CERIC Seminar with Clare Williams: "Ability Capitalism: Disabling legalities of market relations"

Clare is an Assistant Professor of Law at the University of Birmingham, her research encompasses law, economy, society and disability.

Abstract

This talk outlines my theory of ability capitalism; that is, law's constitutive role in market constructions of disability. I start with Marta Russell's work which demonstrates how disability can function as a market technology of power. What is missing from this narrative though is the constitutive role of law in market relations. Lawyers typically take markets to be naturally occurring, spontaneously arising and self-regulating phenomena, neglecting the fact that markets are specifically legal institutions. Political economists, whilst challenging the 'natural market' narrative, have similarly tended to neglect the constitutive role of law in constructing markets. Accordingly, ability capitalism teases out the processes by which law sets the foundations for disability-exclusionary markets that anticipate 'standard' actors, disabling those who cannot align themselves with this standard. I will outline the four processes identified, including (i) legal predistribution and (ii) legal coding that both (iii) reveal 'standard' assumptions whilst concealing the non-standard, also rendering invisible (iv) law's demurity to underlying efficiency calculations and economic analyses.

While developed in the context of UK labour markets in the light of my own experiences of market inclusion as a disabled researcher during the pandemic lockdowns and shifts to remote working, I am extending ability capitalism to housing and debt markets, where empirical evidence tells us that disabled people continue to face exclusions and oppressions. One potential challenge to these seemingly intractable oppressions that ability capitalism does suggest is, in contrast to most accounts, not more or stronger rights, but a reappraisal of law's constitutive role in the commodification of labour, land and money. To this end, some prefigurative examples offer potential pathways for exploring what more inclusive markets might look like.

### List of tasks
1. In the seminar announcement, rewrite everything from "CERIC Seminar with" down to "society and disability.", putting "Associate Professor" in place of "Assistant Professor".
2. In the seminar announcement, whose work does the talk start with?

### Stored entries
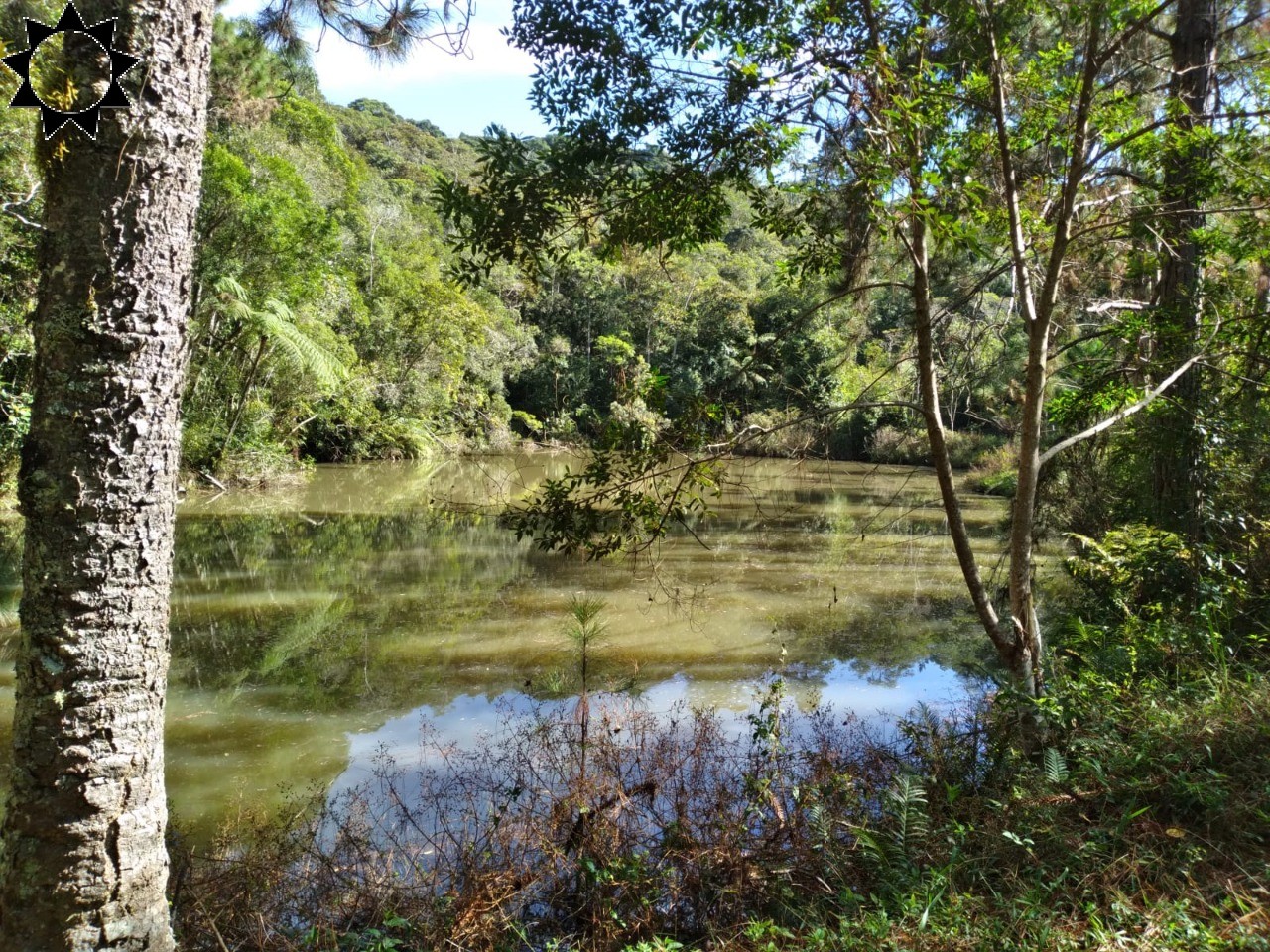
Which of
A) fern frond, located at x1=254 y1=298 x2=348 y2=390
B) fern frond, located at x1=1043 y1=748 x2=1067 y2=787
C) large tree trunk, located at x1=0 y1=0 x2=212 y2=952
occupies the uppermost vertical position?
fern frond, located at x1=254 y1=298 x2=348 y2=390

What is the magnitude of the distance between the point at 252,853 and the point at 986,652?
6.30 metres

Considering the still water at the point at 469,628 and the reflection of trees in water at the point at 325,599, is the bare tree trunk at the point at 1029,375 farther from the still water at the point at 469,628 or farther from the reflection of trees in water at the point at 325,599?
the reflection of trees in water at the point at 325,599

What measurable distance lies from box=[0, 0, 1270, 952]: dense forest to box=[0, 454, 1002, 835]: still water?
779mm

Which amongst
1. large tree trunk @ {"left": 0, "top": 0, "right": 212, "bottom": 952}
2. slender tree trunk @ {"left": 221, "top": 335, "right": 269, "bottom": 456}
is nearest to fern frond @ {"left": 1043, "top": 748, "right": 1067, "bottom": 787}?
large tree trunk @ {"left": 0, "top": 0, "right": 212, "bottom": 952}

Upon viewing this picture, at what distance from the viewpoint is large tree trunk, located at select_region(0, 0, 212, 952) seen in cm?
205

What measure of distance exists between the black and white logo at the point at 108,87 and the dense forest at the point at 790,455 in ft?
0.17

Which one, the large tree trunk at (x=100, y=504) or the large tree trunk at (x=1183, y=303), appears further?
the large tree trunk at (x=1183, y=303)

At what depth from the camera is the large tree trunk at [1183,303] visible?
5.04 meters

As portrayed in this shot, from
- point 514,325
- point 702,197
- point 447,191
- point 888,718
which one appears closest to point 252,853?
point 447,191

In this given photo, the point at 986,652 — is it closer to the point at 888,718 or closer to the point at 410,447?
the point at 888,718

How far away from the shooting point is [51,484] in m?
2.04

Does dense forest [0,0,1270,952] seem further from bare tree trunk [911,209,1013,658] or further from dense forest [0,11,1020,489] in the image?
dense forest [0,11,1020,489]

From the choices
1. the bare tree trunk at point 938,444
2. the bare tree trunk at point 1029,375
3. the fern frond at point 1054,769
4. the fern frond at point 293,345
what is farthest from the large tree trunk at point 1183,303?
the fern frond at point 293,345

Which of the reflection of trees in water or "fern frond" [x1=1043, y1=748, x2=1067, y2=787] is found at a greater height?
"fern frond" [x1=1043, y1=748, x2=1067, y2=787]
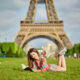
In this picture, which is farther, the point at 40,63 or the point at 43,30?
the point at 43,30

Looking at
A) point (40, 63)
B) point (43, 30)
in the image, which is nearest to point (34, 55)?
point (40, 63)

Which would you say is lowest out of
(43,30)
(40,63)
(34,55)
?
(40,63)

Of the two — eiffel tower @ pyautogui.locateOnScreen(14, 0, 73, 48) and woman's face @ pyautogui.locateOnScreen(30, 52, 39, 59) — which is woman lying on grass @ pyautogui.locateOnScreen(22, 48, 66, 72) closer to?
woman's face @ pyautogui.locateOnScreen(30, 52, 39, 59)

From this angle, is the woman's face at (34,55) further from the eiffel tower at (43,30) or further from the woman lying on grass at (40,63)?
the eiffel tower at (43,30)

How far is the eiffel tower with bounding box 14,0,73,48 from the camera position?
145 feet

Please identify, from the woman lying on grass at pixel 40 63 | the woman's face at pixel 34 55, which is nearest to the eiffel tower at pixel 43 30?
the woman lying on grass at pixel 40 63

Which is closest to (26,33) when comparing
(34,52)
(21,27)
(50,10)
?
(21,27)

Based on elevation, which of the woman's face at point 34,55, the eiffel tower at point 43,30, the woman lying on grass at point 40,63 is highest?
the eiffel tower at point 43,30

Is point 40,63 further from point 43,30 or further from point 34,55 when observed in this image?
point 43,30

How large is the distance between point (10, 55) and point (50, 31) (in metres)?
11.5

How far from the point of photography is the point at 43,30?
151 feet

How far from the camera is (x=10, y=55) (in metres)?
38.9

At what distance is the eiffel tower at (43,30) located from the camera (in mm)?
44250

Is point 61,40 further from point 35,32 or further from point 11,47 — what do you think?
point 11,47
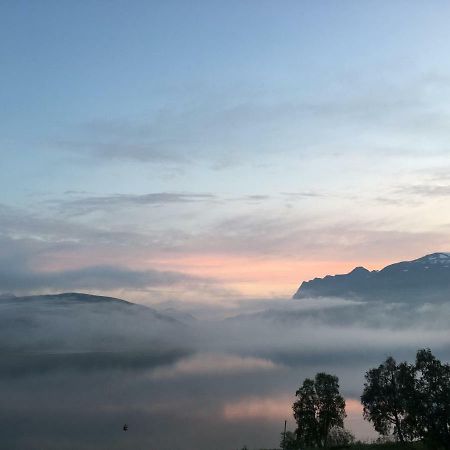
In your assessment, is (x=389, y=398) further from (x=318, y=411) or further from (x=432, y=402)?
(x=318, y=411)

### Task-by-task outputs
1.
CERIC Seminar with Clare Williams: "Ability Capitalism: Disabling legalities of market relations"

Clare is an Associate Professor of Law at the University of Birmingham, her research encompasses law, economy, society and disability.

2. Marta Russell's